Над лесом светила вечерняя звезда. Из лесу, в который только что закатилось буковое колесо солнца, поднимался пар. Такой же пар шел от вспаханной земли и лошадей. На мне была только куртка, и вечерний холод пробирал до костей. Моисей, хотя и был в шинели, тоже дрожал. Я вспомнил, что у меня в кармане куртки самогон. Достал бутылку и выбил пробку. Протянул Моисею. Он выпил половину. Отдавая бутылку, сказал:
— А может, все же станцуешь? Я сыграю тебе, Петр. Ох, как я тебе сыграю.

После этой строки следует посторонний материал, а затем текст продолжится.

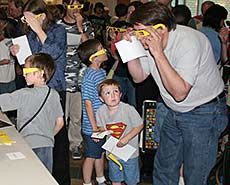 activity at a Science Unwrapped event at Utah State University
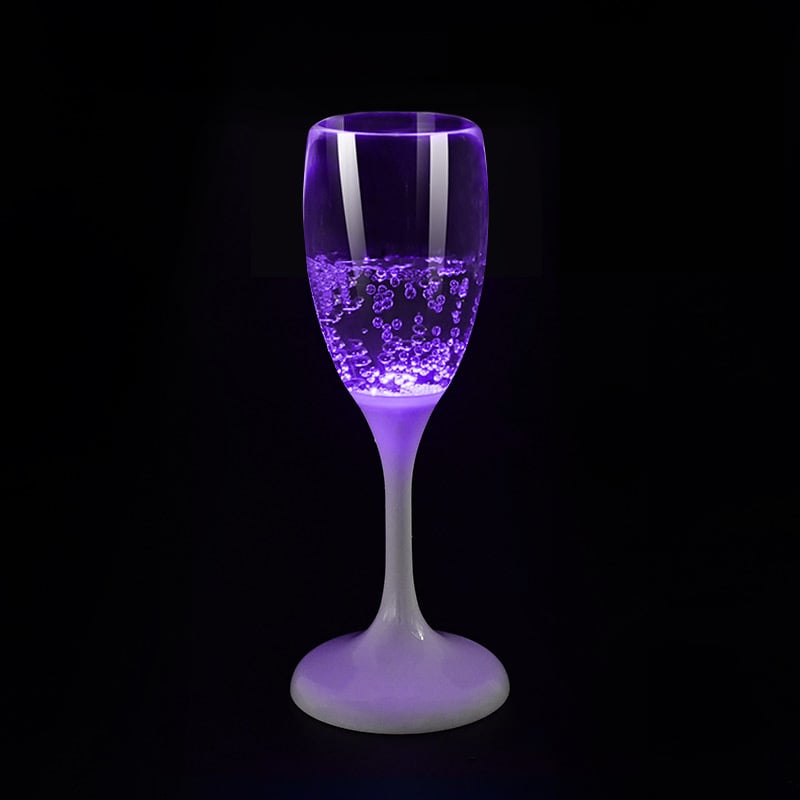 BowLift | Bright Champagne Glass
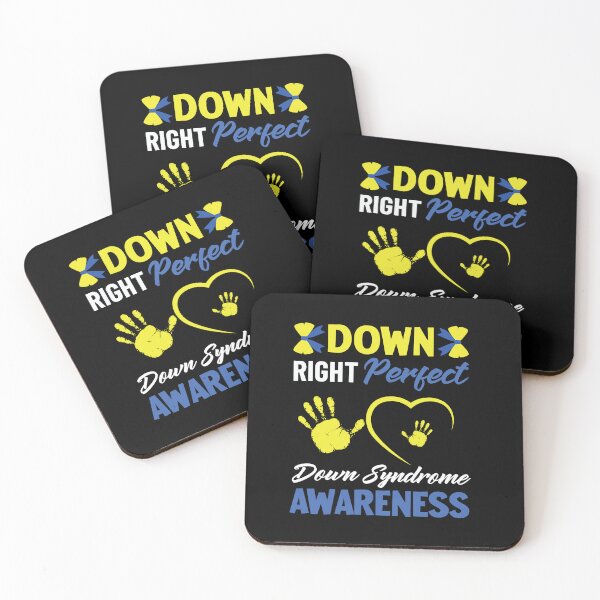 Item preview, Down Right Perfect T21 World Down Syndrome Day Awareness Classic T-Shirt designed and sold by design-animals.
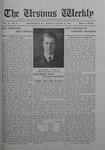 The Ursinus Weekly, January 21, 1918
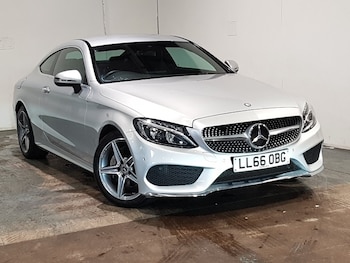 2017 - C220d AMG Line 2dr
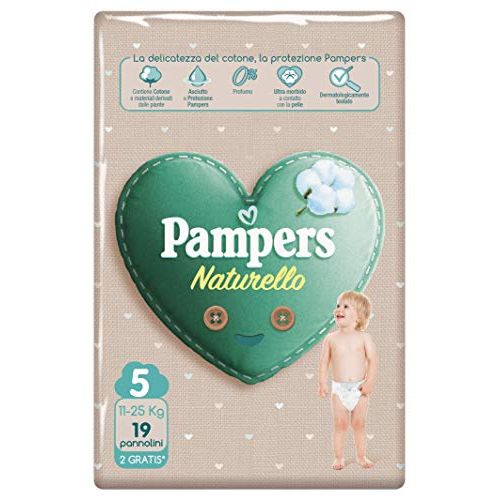 Pampers protezione pura 5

С тех пор каждую неделю, по пятницам, я приносил Моисею еду. Буханку хлеба, кусок сала, несколько яблок и луковиц. Зайцев было много, в силки они попадались легко, и я все чаще добавлял к хлебу и кусок мяса. Я не забыл и о ботинках, рубахах и гранатах. И попросил мать сшить из заячьих шкурок, выделанных квасцами, что-то вроде куртки.
Я разговорился о Моисее с товарищами из партизанского отряда. Мы решили, что если Моисей придет в себя и согласится, то зимой будет жить у кого-нибудь из нас. А весной мы возьмем его в свой отряд. Но если он не сможет забыть тарновское гетто, землю обетованную, Кану Галилейскую, найдем его в лесу и как можно лучше устроим в барсучьей норе.
Я ходил каждую неделю к терновнику и, срывая тронутые заморозками ягоды, радовался, что оставленного в прошлый раз свертка с едой нет. Когда уже лег снег, я видел следы, идущие в лес и от леса. По стертым подковкам на каблуках, по солдатским гвоздям в подметках узнавал я свои ботинки. Видимо, Моисей все реже думал о земле обетованной и Капе Галилейской: хотя снег был по колено и никто даже не пытался высунуть нос за ворота, Моисей не протоптал тропинки к терновнику. Он лазал по твердым заячьим следам, из лесу он шел одной дорогой, а возвращался другой. Обычно он приходил со стороны озера, за которым чернела деревня, а возвращался через перелесок, что тянулся до лесной сторожки.
Порой мне хотелось пойти к нему. Я ступал по его следам, почти заметенным поземкой. Но, дойдя до озера или до перелеска — возвращался, вспомнив про гранаты. Только раз я дошел по его следам до самого леса. Однако, услышав, как в глубине леса трещат от сильного мороза деревья, как с елей, звеня, съезжают глыбы снега, как с далекого хуторка за лесом долетает лай собак, вернулся домой.
Это было, наверное, в начале февраля. Да, через месяц после того, как лег снег, я заметил рядом со следами Моисея следы собаки. Сначала я подумал, что это какой-нибудь бездомный пес охотится на куропаток и голодных зайцев. Но, поразмыслив о собачьих следах, я испугался и похолодел, по мне мурашки побежали. А может, кто-нибудь с собакой выслеживает Моисея? Правда, на снегу, кроме отпечатков солдатских ботинок, других следов человека не было. И я решил, что к Моисею прибилась какая-то бродячая собака.